- _Problem details_
Retype the material starting with the line containing "From the photograph, does" and going on through the line containing "2556 centimetres", both of those lines included.
_____
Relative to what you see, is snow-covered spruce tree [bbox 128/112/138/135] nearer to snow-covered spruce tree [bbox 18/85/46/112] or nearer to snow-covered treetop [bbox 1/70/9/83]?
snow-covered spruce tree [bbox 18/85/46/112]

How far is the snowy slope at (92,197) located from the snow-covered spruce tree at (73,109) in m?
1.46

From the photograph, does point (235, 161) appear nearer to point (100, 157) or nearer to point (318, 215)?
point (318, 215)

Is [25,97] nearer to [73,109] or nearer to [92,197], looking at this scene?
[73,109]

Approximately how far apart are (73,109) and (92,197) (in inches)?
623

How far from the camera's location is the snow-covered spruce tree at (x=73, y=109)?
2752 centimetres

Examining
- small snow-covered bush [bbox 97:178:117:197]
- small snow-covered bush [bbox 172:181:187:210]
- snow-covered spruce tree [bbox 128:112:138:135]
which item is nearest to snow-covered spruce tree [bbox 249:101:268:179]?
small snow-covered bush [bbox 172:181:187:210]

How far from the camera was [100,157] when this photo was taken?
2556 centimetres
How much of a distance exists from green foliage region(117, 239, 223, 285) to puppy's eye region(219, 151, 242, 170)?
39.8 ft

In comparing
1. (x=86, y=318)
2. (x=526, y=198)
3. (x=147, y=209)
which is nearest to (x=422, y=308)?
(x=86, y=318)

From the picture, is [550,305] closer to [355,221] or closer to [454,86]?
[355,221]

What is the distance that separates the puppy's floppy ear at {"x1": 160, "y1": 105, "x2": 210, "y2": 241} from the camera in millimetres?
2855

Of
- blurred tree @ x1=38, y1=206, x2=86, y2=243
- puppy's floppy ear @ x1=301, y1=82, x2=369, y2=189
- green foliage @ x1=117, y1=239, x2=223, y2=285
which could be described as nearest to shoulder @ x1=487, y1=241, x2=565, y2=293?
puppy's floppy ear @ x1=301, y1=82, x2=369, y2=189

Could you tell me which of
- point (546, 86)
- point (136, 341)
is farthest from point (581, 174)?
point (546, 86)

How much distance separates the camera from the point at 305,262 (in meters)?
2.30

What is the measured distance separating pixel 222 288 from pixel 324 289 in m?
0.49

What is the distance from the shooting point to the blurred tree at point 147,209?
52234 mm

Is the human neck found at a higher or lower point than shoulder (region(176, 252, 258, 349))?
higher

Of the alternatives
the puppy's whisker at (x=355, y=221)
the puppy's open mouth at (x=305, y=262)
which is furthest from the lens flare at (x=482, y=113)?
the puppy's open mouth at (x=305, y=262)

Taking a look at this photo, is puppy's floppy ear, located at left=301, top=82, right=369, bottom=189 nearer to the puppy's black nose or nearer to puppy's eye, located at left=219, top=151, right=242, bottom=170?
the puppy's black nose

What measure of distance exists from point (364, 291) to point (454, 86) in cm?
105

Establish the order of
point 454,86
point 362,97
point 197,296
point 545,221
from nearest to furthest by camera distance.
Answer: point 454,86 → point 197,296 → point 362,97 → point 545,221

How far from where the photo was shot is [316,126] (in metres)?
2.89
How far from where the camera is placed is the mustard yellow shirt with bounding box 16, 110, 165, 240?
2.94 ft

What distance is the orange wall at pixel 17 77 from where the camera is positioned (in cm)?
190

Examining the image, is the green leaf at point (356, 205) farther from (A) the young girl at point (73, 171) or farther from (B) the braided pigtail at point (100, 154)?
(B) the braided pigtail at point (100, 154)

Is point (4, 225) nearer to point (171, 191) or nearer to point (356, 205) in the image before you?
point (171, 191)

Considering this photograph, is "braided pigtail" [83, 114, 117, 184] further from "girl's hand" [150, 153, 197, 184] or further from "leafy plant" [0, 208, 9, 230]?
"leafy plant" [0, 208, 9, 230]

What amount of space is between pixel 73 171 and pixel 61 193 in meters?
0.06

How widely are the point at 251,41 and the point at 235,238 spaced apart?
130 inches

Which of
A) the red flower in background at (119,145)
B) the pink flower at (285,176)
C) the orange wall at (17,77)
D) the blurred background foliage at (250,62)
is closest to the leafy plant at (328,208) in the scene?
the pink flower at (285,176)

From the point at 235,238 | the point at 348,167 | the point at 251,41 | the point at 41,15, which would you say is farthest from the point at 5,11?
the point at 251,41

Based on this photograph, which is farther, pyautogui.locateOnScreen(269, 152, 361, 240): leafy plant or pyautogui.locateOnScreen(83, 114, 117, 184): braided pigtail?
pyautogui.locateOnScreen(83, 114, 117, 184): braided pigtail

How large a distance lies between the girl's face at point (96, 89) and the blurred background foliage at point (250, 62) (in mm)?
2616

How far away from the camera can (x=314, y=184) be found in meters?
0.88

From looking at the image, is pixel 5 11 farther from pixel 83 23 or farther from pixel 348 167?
_____
- _Completed exercise_
From the photograph, does point (235, 161) appear nearer to point (100, 157) or nearer to point (318, 215)?
point (318, 215)

Is [25,97] nearer to [73,109] or nearer to [92,197], looking at this scene?
[73,109]

Approximately how far apart are (73,109) and (92,197) (in inches)?
623

How far from the camera's location is the snow-covered spruce tree at (x=73, y=109)?
2752 centimetres

Examining
- small snow-covered bush [bbox 97:178:117:197]
- small snow-covered bush [bbox 172:181:187:210]
- snow-covered spruce tree [bbox 128:112:138:135]
which item is nearest to snow-covered spruce tree [bbox 249:101:268:179]?
small snow-covered bush [bbox 172:181:187:210]

How far from the camera was [100,157] when this photo was taken?
2556 centimetres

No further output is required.